* **Provided entries**
****
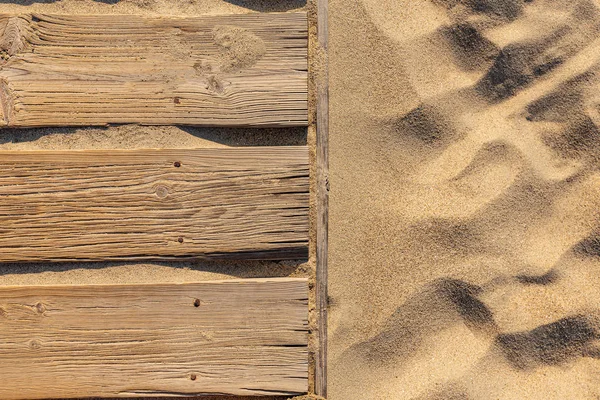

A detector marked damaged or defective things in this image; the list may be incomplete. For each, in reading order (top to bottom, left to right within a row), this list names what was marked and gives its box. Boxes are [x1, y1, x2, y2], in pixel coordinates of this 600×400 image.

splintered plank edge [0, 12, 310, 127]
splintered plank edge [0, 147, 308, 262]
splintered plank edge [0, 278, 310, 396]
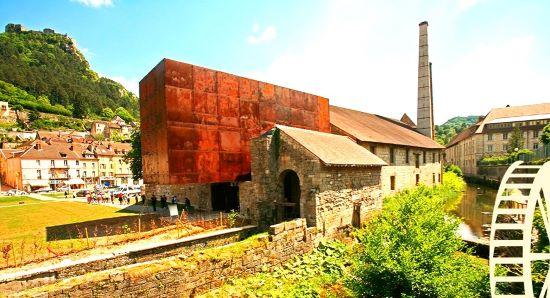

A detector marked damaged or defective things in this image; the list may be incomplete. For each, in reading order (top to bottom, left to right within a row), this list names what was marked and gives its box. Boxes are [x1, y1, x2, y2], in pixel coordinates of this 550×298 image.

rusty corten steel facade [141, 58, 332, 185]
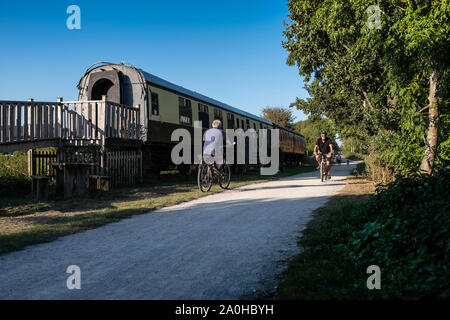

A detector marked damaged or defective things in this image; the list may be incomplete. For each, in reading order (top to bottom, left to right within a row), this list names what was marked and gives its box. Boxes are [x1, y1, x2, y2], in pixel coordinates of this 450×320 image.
****
* **What you need to do**
Print the text of all three records above word for word, leaving out the pictures.

* **Answer to this problem**
A detector marked damaged or defective things in this image; the list may be incomplete. For each, in reading order (top to bottom, left to right within a row), this list names what was marked and gives its box. Boxes are [x1, y1, x2, y2], in pixel coordinates of this 600×400 image.

splintered plank edge [0, 12, 310, 127]
splintered plank edge [0, 147, 308, 262]
splintered plank edge [0, 278, 310, 396]

A detector marked damaged or defective things in this image; the list may be incomplete. For each, in reading order (top to bottom, left to right within a row), this list names what was marked and gives its box. Boxes are [x1, y1, x2, y2], in pixel coordinates of this 550×298 image.

rusty corten steel facade [141, 58, 332, 185]

A detector marked damaged or defective things in this image; the list may be incomplete. For each, in reading order (top to bottom, left to right within a row), this list names what was marked and gives its box. Boxes are [x1, y1, x2, y2], in pixel coordinates of this 450×320 image.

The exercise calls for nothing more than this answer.